App’n No. 16/524,350 was filed listing DABUS as inventor and identifying DABUS as an “artificial intelligence” that “autonomously generated” the invention. Stephen Thaler created DABUS, then DABUS created the invention. Thaler then filed as the applicant.

In briefing to the PTO, the patent applicant explained that DABUS conceived of the idea of the invention and recognized its “novelty and salience.” In short, DABUS did everything necessary to be listed as an inventor with one exception — DABUS is not a human person.

The Patent Act does not expressly limit inventorship rights to humans, but does suggest that each inventor must have a name, and be an “individual.”

(f) The term “inventor” means the individual or, if a joint invention, the individuals collectively who invented or discovered the subject matter of the invention.

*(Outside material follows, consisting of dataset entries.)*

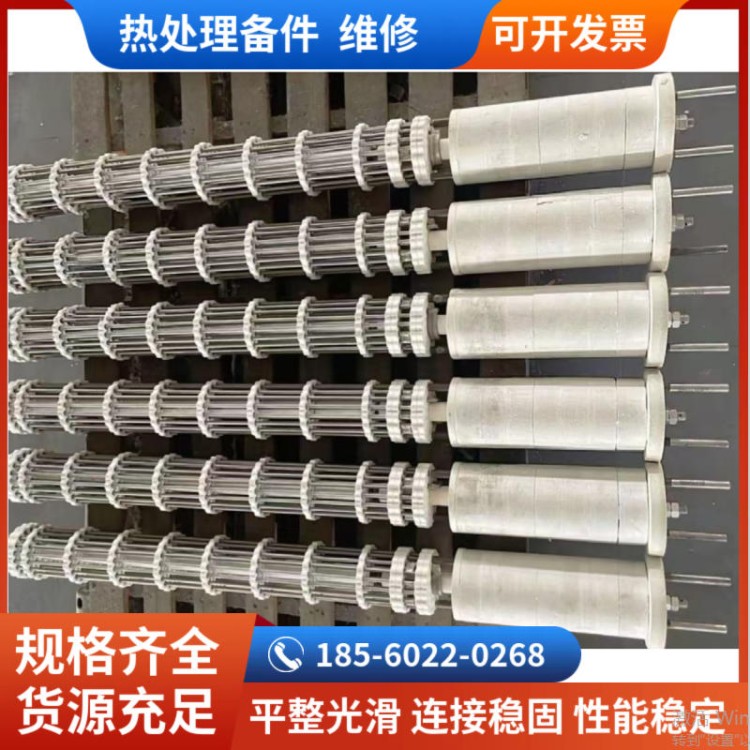 辐射管 加热芯 厂家直销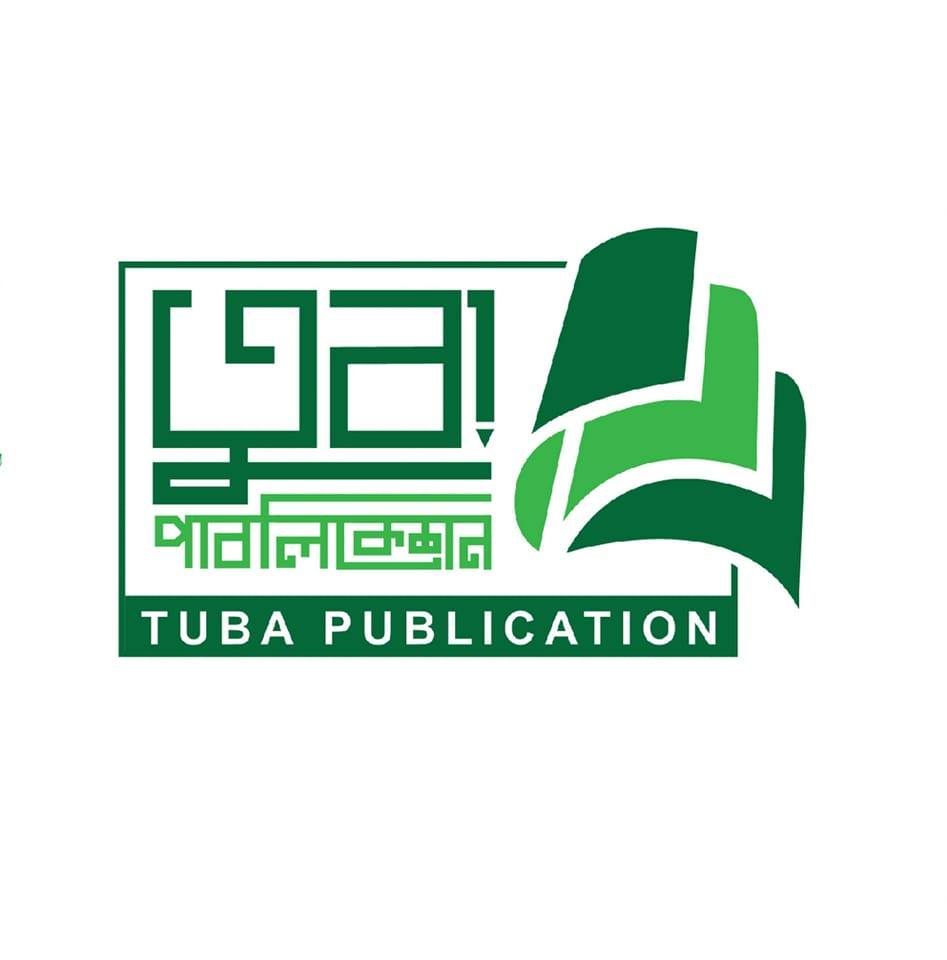 Authors Images
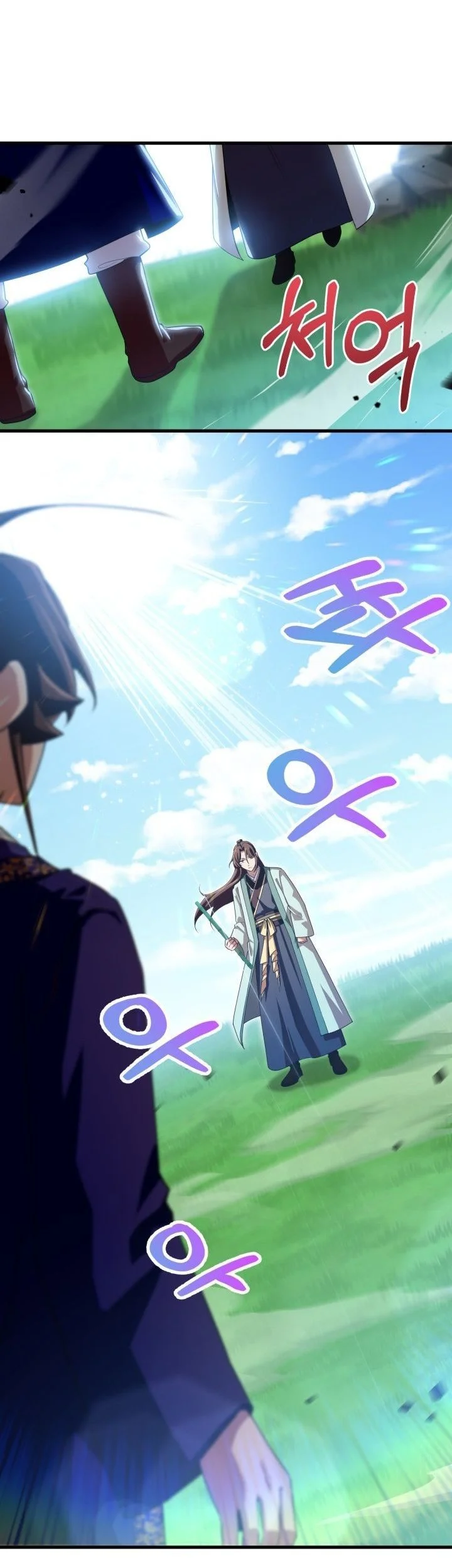 Heavenly Demon Tavern Chapter 52 - halaman 18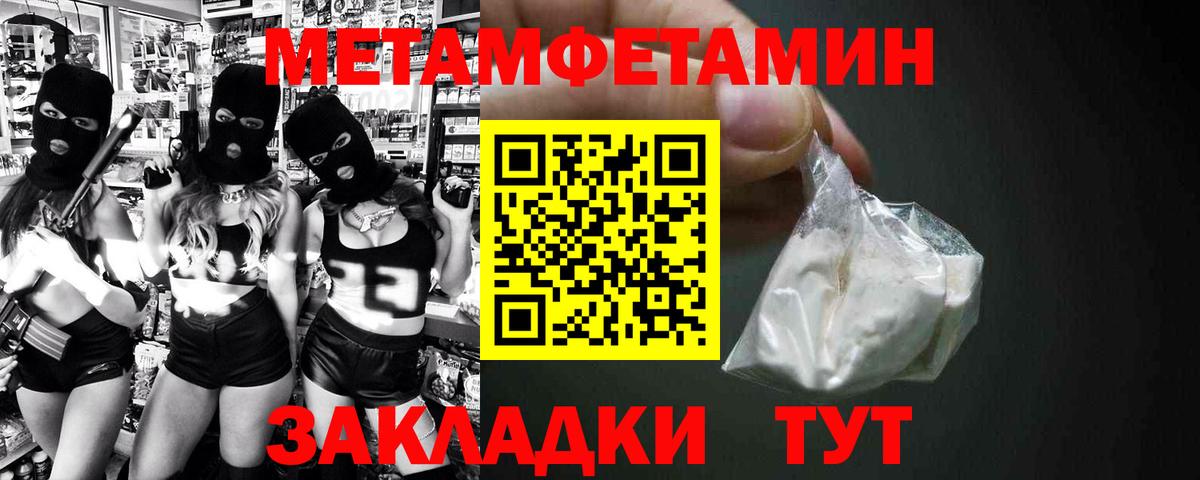 Amphetamine Розовый Клин
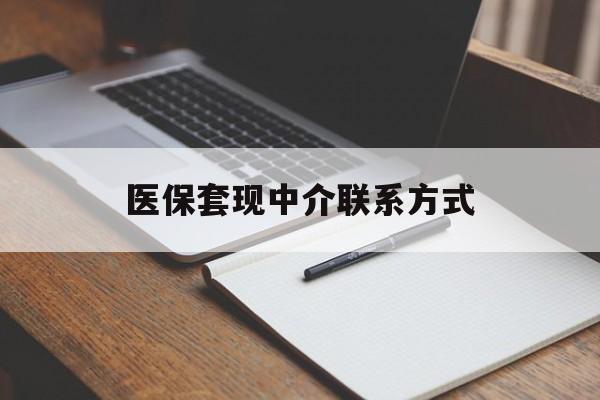 肇庆医保套现中介联系方式(医保套现点位)
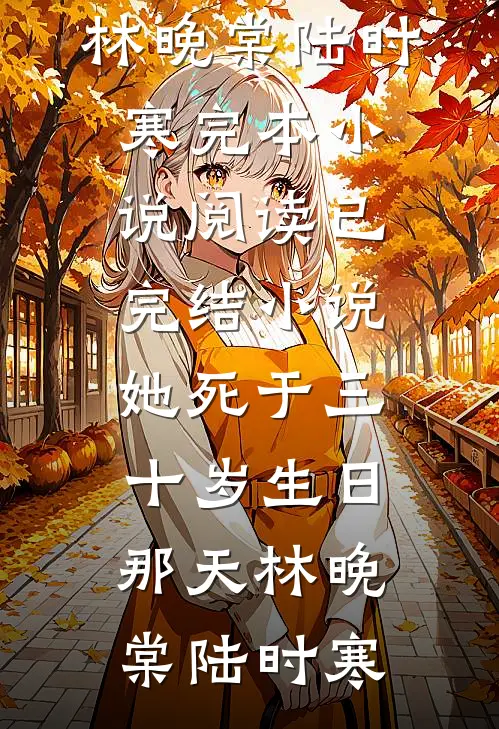 假少夫人曝光后，霸总愿弃亿万家产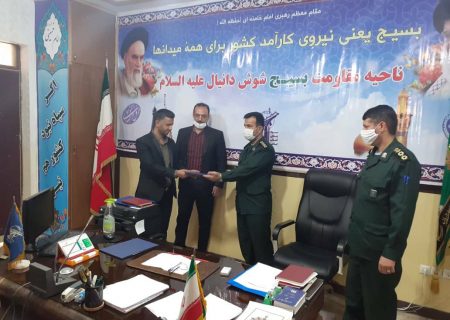 رضا طاهری رئیس کانون بسیج هنرمندان  شوش شد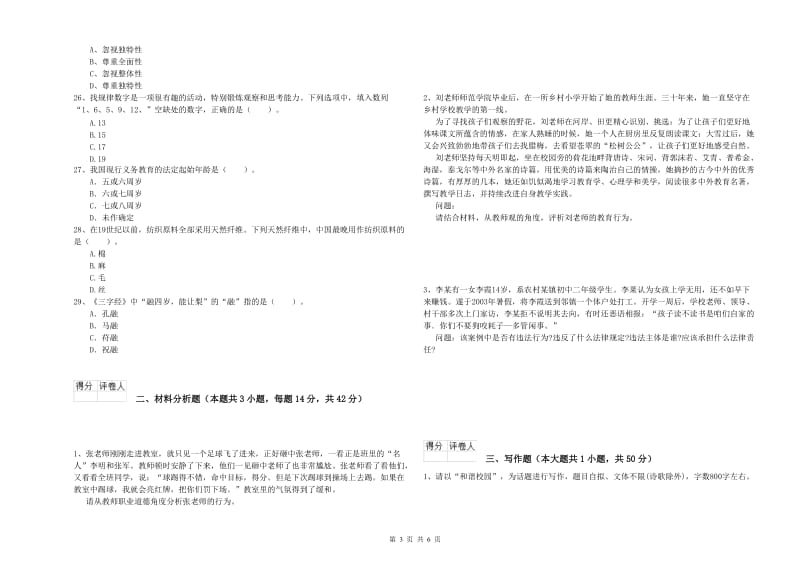 2019年下半年小学教师资格证考试《综合素质》提升训练试题C卷 附解析.doc_第3页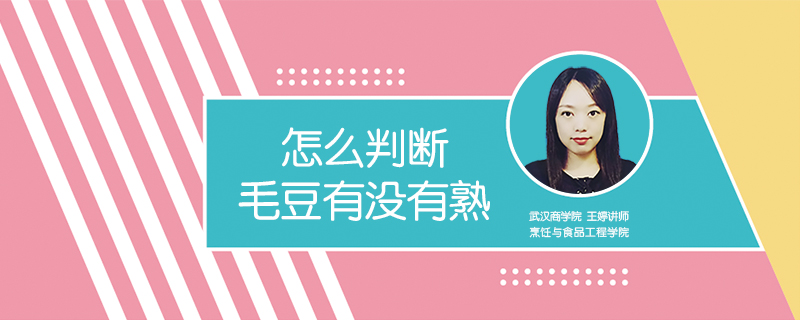 怎么判斷毛豆有沒(méi)有熟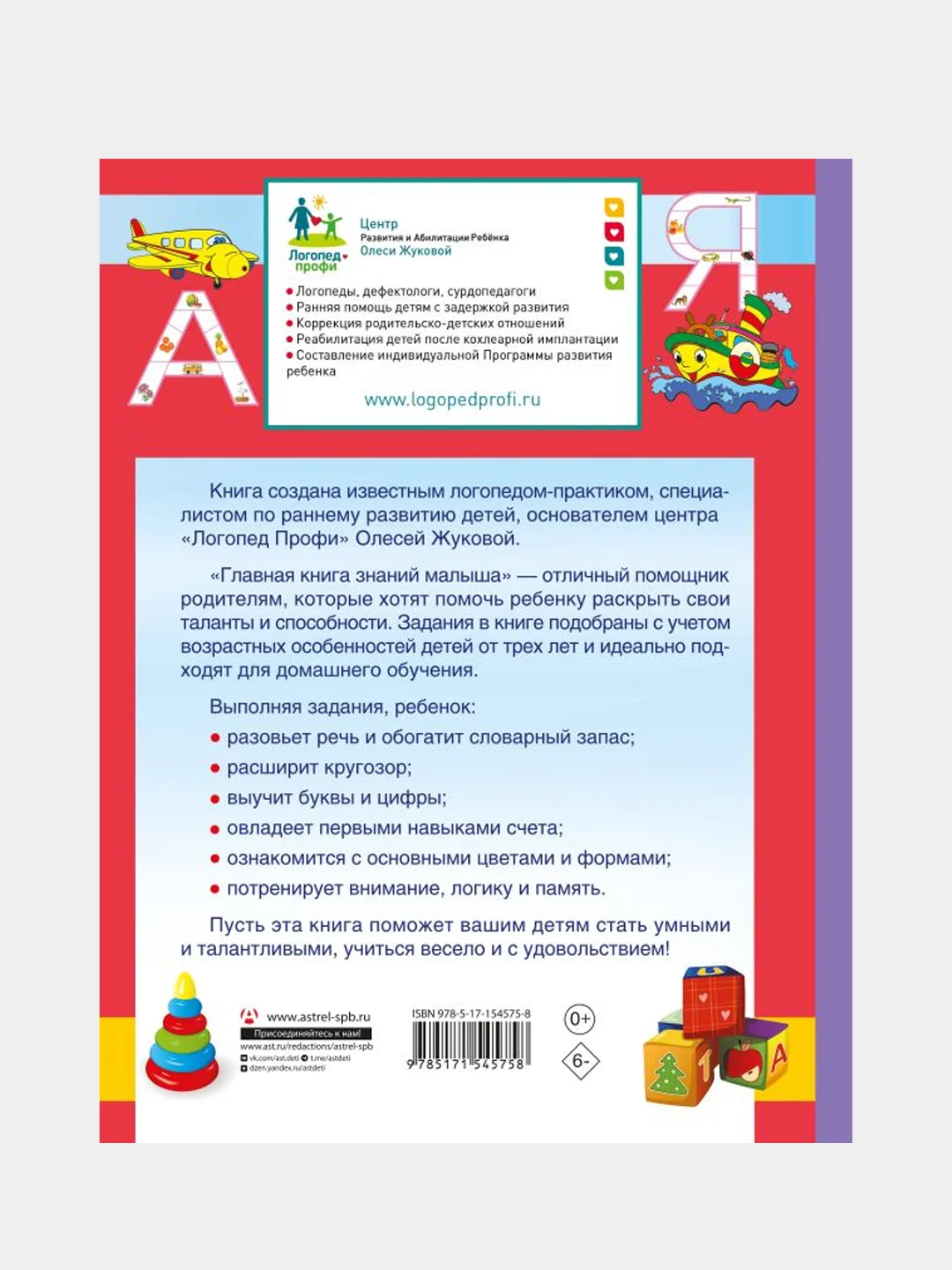 Главная книга знаний малыша. 5+, Олеся Жукова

35 U.S.C. 100(f). In denying the DABUS petition, PTO Commissioner’s Office suggests that the word “Whoever” in Section 101 indicates a human “natural person.” (citing Webster’s 2011). Of course, Section 271 also uses “whoever” to define infringement — and human “natural persons” are almost never the ones charged with infringement. The Federal Courts have repeatedly held that we need to find the “individuals” who are the inventors, and not simply point to a collective organization like a corporation or government entity. However, the PTO could not point to precedent where the claimed inventor is a thinking non-human machine.